SUPPLIED DATA
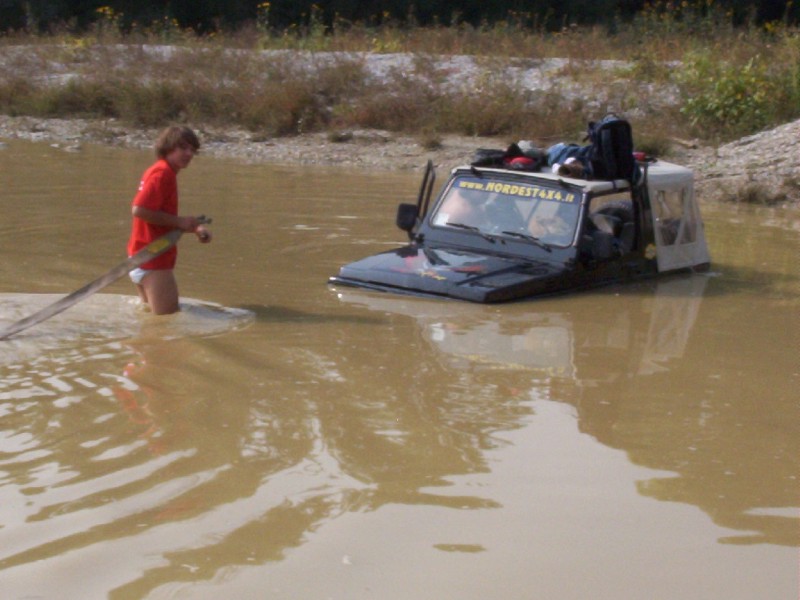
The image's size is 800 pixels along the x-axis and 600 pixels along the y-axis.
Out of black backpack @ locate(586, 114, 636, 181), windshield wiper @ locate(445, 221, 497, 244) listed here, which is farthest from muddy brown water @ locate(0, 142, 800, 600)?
black backpack @ locate(586, 114, 636, 181)

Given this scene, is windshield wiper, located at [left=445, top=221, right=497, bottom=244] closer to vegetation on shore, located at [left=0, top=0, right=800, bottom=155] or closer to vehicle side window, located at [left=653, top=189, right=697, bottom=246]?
vehicle side window, located at [left=653, top=189, right=697, bottom=246]

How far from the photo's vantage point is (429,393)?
761 cm

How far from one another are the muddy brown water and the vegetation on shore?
11.6m

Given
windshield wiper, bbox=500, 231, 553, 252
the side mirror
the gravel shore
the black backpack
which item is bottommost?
the gravel shore

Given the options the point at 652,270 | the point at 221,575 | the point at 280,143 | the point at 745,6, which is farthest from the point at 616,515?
the point at 745,6

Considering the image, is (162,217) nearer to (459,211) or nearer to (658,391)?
(459,211)

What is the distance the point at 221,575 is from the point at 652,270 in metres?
7.23

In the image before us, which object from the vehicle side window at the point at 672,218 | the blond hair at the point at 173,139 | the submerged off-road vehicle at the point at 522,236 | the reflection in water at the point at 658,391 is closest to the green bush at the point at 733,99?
the vehicle side window at the point at 672,218

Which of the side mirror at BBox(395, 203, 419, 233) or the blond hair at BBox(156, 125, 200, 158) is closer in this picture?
the blond hair at BBox(156, 125, 200, 158)

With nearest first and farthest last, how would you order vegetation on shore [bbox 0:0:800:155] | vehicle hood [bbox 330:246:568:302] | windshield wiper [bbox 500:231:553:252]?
vehicle hood [bbox 330:246:568:302] < windshield wiper [bbox 500:231:553:252] < vegetation on shore [bbox 0:0:800:155]

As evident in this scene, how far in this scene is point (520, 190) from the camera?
35.0 ft

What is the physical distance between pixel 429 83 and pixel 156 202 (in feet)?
56.0

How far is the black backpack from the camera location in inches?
417

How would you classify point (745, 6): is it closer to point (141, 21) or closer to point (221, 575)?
point (141, 21)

TASK REQUIREMENTS
Omit pictures; set down the rest of the material word for word.

EXERCISE SOLUTION
The image's size is 800 pixels along the x-axis and 600 pixels along the y-axis.
Out of black backpack @ locate(586, 114, 636, 181), windshield wiper @ locate(445, 221, 497, 244) listed here, which is farthest from muddy brown water @ locate(0, 142, 800, 600)?
black backpack @ locate(586, 114, 636, 181)

Given this scene, is windshield wiper, located at [left=445, top=221, right=497, bottom=244] closer to vegetation on shore, located at [left=0, top=0, right=800, bottom=155] or closer to vehicle side window, located at [left=653, top=189, right=697, bottom=246]?
vehicle side window, located at [left=653, top=189, right=697, bottom=246]

How far from the photo's vantage point is (429,393)?
761 cm

How far from one another are the muddy brown water and the vegetation on shore?
11.6m

Given
windshield wiper, bbox=500, 231, 553, 252
the side mirror
the gravel shore
the black backpack
which item is bottommost?
the gravel shore

Given the options the point at 652,270 | the point at 221,575 | the point at 280,143 | the point at 745,6, which is farthest from the point at 616,515?
the point at 745,6

Considering the image, is (162,217) nearer to (459,211) or nearer to (658,391)?
(459,211)

What is the distance the point at 221,575 is from the point at 652,270 in metres?
7.23

In the image before us, which object from the vehicle side window at the point at 672,218 | the blond hair at the point at 173,139 | the submerged off-road vehicle at the point at 522,236 | the reflection in water at the point at 658,391 is closest to the green bush at the point at 733,99?
the vehicle side window at the point at 672,218

Which of the side mirror at BBox(395, 203, 419, 233) or the blond hair at BBox(156, 125, 200, 158) is closer in this picture?
the blond hair at BBox(156, 125, 200, 158)

With nearest first and farthest last, how would you order vegetation on shore [bbox 0:0:800:155] | vehicle hood [bbox 330:246:568:302] | windshield wiper [bbox 500:231:553:252]?
vehicle hood [bbox 330:246:568:302] < windshield wiper [bbox 500:231:553:252] < vegetation on shore [bbox 0:0:800:155]

As evident in this scene, how far in this scene is point (520, 190) from the camera?
35.0 ft

What is the physical distance between pixel 429 83 and pixel 156 202 (in feet)?
56.0

How far is the black backpack from the camera location in inches?
417

How would you classify point (745, 6): is it closer to point (141, 21) or closer to point (221, 575)?
point (141, 21)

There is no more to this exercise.